President Donald Trump quickly landed on a magic number in Venezuela: $50 for a barrel of oil. He might get it.
The president is reportedly settling on $50 per barrel as a key goal in what’s becoming an open-ended intervention in Venezuela with no end date. The U.S. has already assumed control of Venezuelan oil sales and engineered a handover of a month’s worth of its oil supplies, all while promising that U.S. oil companies will step in to help rebuild the country’s impoverished economy.
Trump’s preferred number will unnerve oil executives who are hoping for higher prices but unlikely to get them anytime soon. The U.S. oil and gas sector is shedding jobs even as the U.S. reaches record-levels of daily oil production, according to the Institute for Energy Economics and Financial Analysis. The trio of U.S. oil giants ExxonMobil, Chevron, and ConocoPhillips all announced steep workforce reductions last year.
Trump’s push to cut oil prices runs counter to the desire of the U.S. oil companies, which are struggling to maintain profits and shareholder dividends at high levels in the face of tumbling oil prices.
“Trump has an old energy narrative that if we have $50 a barrel oil, we’re going to have much lower gasoline prices,” Carolyn Kissane, an energy professor at New York University, told Quartz. “But you have a corollary on what it means for the U.S. energy companies: They’re not going to pump if they’re losing money.”
Analysts project oil prices will slide downward to $50 per barrel this summer. In the wake of the U.S. raid that removed Nicolás Maduro from power in Venezuela, oil trading hasn’t been turbulent. Venezuelan oil accounts for 1% of the global oil market, so its smaller output guarded against major price swerves in either direction. As of Friday, oil was trading at $59 per barrel, or a 3% increase from the start of the week. The bulk of the increase stems from mounting fears of supply disruptions following the outbreak of anti-government protests in Iran.
Going into the year, oil executives were already unnerved about the effect of lower oil prices on their business. “Decreasing oil prices are making many of our firm’s wells noneconomic,” one anonymous oil executive said in a quarterly survey published in late December from the Federal Reserve Bank of Dallas. Another survey participant responded that oil markets “may approach a balanced position” only if oil supplies from Iran and Venezuela remain depressed.
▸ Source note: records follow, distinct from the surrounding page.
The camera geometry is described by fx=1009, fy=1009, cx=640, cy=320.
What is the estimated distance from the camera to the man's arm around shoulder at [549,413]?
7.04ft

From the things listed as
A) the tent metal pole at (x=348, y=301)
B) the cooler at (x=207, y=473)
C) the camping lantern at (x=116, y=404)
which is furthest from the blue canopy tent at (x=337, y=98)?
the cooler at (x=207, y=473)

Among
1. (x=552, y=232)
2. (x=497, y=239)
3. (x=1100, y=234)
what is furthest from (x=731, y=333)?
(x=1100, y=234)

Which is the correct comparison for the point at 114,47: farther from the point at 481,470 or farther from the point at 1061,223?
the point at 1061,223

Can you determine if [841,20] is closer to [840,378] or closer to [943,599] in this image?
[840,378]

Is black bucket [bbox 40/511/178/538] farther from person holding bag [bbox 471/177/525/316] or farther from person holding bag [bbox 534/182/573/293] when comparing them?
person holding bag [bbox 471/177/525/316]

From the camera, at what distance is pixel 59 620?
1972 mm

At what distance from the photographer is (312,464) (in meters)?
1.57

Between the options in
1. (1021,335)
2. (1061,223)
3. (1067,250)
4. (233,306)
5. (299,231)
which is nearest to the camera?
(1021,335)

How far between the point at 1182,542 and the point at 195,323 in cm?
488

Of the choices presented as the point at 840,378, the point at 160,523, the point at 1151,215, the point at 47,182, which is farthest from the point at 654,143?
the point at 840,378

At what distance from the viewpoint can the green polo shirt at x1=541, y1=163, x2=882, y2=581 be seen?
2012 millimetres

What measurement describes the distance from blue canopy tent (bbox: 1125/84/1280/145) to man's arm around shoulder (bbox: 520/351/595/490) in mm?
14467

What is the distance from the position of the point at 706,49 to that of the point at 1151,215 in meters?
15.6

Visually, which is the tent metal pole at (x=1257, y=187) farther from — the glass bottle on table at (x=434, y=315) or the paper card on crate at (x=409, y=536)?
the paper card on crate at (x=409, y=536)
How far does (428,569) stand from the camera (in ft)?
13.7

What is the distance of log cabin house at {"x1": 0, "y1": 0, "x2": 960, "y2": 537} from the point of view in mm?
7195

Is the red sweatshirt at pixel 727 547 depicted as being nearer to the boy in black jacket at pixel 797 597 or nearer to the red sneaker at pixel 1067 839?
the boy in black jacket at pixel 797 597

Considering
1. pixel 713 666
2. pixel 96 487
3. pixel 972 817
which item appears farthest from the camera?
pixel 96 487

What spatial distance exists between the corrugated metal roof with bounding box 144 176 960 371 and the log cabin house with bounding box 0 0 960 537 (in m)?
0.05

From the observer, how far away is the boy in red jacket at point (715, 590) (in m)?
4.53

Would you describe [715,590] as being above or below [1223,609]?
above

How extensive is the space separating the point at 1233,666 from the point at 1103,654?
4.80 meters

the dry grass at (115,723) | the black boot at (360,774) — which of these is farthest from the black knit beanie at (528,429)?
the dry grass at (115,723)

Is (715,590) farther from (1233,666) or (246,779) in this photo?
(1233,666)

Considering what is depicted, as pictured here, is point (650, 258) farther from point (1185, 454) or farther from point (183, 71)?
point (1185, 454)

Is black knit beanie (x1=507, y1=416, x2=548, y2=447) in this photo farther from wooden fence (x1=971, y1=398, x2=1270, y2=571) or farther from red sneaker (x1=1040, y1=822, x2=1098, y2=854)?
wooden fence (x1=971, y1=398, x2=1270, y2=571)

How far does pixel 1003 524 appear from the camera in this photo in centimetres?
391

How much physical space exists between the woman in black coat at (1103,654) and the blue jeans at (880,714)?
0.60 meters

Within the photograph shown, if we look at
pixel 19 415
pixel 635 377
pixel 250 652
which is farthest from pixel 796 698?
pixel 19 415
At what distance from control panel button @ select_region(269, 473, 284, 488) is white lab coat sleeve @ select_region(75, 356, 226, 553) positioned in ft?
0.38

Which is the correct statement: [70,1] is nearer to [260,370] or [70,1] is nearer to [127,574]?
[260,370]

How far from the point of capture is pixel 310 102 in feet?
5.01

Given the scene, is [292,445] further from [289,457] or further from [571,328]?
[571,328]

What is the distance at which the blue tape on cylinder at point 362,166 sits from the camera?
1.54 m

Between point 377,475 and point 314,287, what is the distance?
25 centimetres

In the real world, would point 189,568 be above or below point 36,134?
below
U.S. refineries are centered on the Gulf Coast. Break-even price for crude oil drillers stood at around $62 to $64 per barrel, according to the Energy Information Administration. Lower oil prices, though, may spur production cuts among the oil-producing nations of the Middle East and U.S. producers as well.
“He’s out of touch with the CEOs of the ExxonMobils the Chevrons,” Kissane argued of the president. “I’m sure they’re going insane about some of the remarks that he’s making internally because this is not great for their business model. Nor do they want to feel that they’re forced to go into a country that’s still incredibly unstable.”
Alongside several cabinet officials, Trump gathered with chief executives from the largest Western multinational companies on Friday. The roster on the U.S. side included the Chevron, ExxonMobil, ConocoPhillips, Continental Resources, Halliburton, and Marathon Petroleum. He announced late Thursday that the oil companies had pledged to spend “at least” $100 billion in Venezuela.